What remains unknown
- Header exposure: Pi doesn't currently expose raw response headers in any extension event. The custom provider proxy approach works but adds complexity. Check whether a future pi release adds
after_provider_response. - Streaming interception: Anthropic responses stream. Headers arrive before the body. The proxy needs to capture headers and write the log entry without buffering the full response — should be fine but needs testing.
- Multi-provider coverage: Piggyback naturally works for whichever provider is active. Dormant accounts still need probe calls to confirm they're dormant. Hybrid approach is probably permanent.
- Extension packaging: Should this live as a pi extension in
commons/pi/extensions/alongside bootstrap, or as a standalone script? Depends on repo location decision below.

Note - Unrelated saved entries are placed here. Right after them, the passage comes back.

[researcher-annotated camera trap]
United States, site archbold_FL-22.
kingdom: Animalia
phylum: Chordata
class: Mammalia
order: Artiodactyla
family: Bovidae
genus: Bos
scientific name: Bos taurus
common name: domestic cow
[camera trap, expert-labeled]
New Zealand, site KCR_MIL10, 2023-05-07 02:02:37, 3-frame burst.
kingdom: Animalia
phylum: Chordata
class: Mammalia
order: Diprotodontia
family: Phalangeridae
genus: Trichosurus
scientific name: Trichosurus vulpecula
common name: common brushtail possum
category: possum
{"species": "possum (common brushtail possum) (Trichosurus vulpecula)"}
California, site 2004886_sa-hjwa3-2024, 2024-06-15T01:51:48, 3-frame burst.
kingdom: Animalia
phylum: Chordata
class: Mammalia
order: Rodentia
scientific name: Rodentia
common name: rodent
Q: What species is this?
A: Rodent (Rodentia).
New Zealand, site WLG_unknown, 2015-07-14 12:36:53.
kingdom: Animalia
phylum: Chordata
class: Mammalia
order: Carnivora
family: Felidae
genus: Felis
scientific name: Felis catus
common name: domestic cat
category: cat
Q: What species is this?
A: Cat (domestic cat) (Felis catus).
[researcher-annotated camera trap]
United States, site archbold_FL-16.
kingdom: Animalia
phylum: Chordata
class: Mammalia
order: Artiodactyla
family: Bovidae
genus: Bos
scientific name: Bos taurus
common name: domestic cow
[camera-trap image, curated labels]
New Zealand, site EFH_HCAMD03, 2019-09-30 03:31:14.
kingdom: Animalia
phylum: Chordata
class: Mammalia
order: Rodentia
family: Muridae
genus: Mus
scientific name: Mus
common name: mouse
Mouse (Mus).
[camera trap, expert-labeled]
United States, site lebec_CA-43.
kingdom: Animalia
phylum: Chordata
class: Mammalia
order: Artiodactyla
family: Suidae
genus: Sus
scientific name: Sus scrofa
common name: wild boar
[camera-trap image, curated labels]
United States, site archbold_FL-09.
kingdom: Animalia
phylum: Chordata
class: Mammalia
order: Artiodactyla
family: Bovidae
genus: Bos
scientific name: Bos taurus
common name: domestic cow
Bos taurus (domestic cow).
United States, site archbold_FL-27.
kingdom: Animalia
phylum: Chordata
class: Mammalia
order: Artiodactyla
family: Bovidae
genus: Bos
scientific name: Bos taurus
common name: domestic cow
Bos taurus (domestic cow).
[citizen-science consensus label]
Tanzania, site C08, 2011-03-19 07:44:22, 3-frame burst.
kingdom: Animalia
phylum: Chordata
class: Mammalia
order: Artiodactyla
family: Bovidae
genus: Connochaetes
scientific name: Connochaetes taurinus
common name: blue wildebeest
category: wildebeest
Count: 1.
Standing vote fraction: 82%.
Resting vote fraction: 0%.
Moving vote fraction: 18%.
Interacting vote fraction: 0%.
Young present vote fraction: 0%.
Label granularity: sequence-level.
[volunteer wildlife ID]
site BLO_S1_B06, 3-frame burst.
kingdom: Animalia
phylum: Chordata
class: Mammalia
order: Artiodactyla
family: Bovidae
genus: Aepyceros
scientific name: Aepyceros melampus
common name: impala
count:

Repo location recommendation
Options assessed:
-
Stay as
trentuna/token-monitor— Works fine, but it's isolated. The tool serves all trentuna members; a separate repo means separate cloning, separate updates, andtoken-status.shalready lives in~/os/outside it. The split is already awkward. -
Move into
trentuna/commons— Natural fit.commonsis the shared config layer for all trentuna members;bootstrap.shalready handles pi setup. Token monitoring is infrastructure, not a standalone product.analyze.js,monitor.js, and a future piggyback extension would sit alongside other shared operational tools. Ludo explicitly named this option. -
Split: code in token-monitor,
token-status.shtovigilio/os— The split already exists informally (token-status.shis in~/os/). Formalizing it adds a cross-repo dependency without resolving the underlying issue. More moving parts, same problem. -
Merge into
vigilio/osentirely —token-status.shalready lives here and it's close tovigilio.sh. Butvigilio/osis vigilio-specific; the monitor is multi-member infrastructure. Wrong home.
Recommendation: Option 2 — move into trentuna/commons.
The monitor is trentuna infrastructure. commons already owns bootstrap, pi config, and model provisioning for all members. Token monitoring belongs in the same layer. A future piggyback extension would live in commons/pi/extensions/, wired up by bootstrap automatically for every member. token-status.sh stays in ~/os/ (vigilio-local runtime script) and just calls the tool from its new location — one path update.